In fact, I distinctly remember one doctor visit where I tried to describe what senses arose in my legs. The doctor looked at me with what I could clearly discern as a “You are delusional” look. After a while, I thought I might actually be imagining all the weird and creepy sensations, but the pain always brought me back to home base saying, “This is real.”
So why in the world am I yakking on about my legs? I’m using them as a writing lesson this morning. When I write, I want to craft real descriptions for my readers. They—you—need to live through my words. I’m practicing similes and metaphors this morning. My process goes like this:
- (The object) My crazy legs
- (What the object can be compared too) a: heart beat of its own, mini race cars, rusty metal, tight rubber band about to break, stump of wood, flesh and blood, fire, corpse, muscle, interrupted nerves
Simile Example:
My crazy legs sometimes feel as if they have a heartbeat all of their own. They march to the beat of their own drum. A constant pulse emanates from within them. It once drove me batty, but now I’ve learned to ignore their constant rhythm. Sometimes they are like tightly wound rubber bands about ready to snap with the stress of being pulled and stretched too far. At other times, my legs branch out beneath me as lifeless as the stump of a dead tree. Sometimes they have no flow and movement, only a stiffness resembling death. I often feel like the tin man from The Wizard of Oz in dire need of a good oiling. I endure one of three modes in my legs. They: burn with an itching crawling heat, stiffen with the cold rigidity of a corpse, or hum in the background like a constant droning fan. But yet my poor legs consist of flesh and blood and bone and muscle, with nerves like short circuited wires which work—just not too well.

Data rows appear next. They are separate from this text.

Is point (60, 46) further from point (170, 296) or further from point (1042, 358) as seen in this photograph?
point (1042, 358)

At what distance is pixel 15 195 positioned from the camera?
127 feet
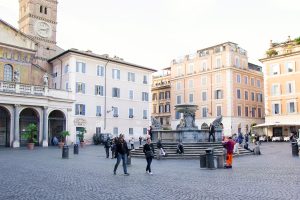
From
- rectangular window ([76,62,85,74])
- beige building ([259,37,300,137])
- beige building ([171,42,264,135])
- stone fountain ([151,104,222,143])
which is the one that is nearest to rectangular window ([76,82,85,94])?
rectangular window ([76,62,85,74])

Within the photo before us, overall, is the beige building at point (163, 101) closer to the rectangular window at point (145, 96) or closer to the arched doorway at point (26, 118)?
the rectangular window at point (145, 96)

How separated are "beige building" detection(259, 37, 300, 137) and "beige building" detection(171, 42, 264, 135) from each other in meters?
6.55

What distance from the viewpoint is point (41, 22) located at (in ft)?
194

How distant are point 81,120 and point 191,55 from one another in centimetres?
2896

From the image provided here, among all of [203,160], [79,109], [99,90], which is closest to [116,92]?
[99,90]

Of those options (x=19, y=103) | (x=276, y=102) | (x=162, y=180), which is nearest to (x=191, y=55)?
(x=276, y=102)

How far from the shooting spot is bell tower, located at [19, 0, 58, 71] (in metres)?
57.5

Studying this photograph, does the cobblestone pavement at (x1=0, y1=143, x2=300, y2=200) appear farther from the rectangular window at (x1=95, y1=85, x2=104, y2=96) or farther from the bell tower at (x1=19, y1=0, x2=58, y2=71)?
the bell tower at (x1=19, y1=0, x2=58, y2=71)

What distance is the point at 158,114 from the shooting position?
72.3 meters

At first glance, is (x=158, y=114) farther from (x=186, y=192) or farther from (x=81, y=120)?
(x=186, y=192)

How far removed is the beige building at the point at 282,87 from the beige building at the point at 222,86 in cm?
655

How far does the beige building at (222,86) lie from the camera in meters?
58.7

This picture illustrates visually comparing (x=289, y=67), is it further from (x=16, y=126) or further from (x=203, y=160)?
(x=203, y=160)

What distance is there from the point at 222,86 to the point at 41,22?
→ 32.8 m
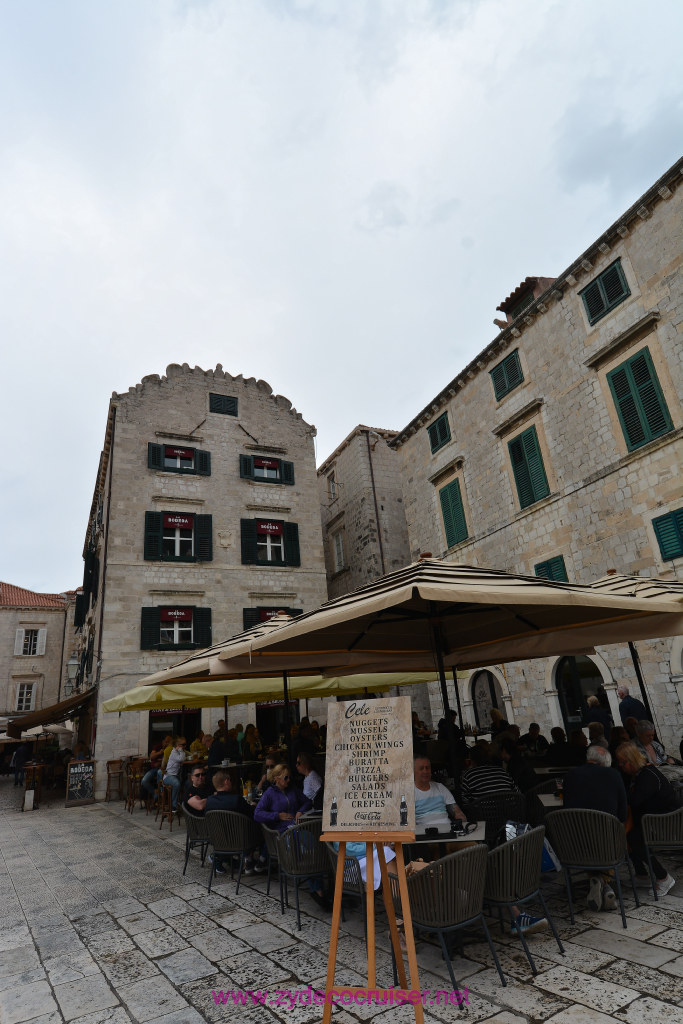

Metaphor Example- no like or as:
My crazy legs have a heartbeat all their own. They march to the beat of their own drum. A super sensitive mini racetrack of nerves pulses within them. They are tightly wound rubber bands about ready to snap with the stress of too much stretch. On the converse side, at times my legs are tree stumps, dead and lifeless. Other times, these appendages of mine are stiff rusted metal in need of lubrication. They burn and are a fire within me. My legs are a corpse’s legs, stiff and rigid, but yet my poor legs are also flesh and blood, which embody bundles of short circuited nerves.
Hmm, I’m not sure which I like better. Maybe a combination of them both. Similes contain more words. Metaphors get right to the chase. I think of a metaphor as a balance scale. You put an object on one side and a similar object on the other with a verb equating the two together. Similes paint a picture using words to describe an object according to other known objects. Each have their place. I think writers tend to use similes more because they draw a gentler conclusive image.
I challenge you today to describe your ” something crazy” in simile or metaphor fashion. I warn you, it might be a little freeing.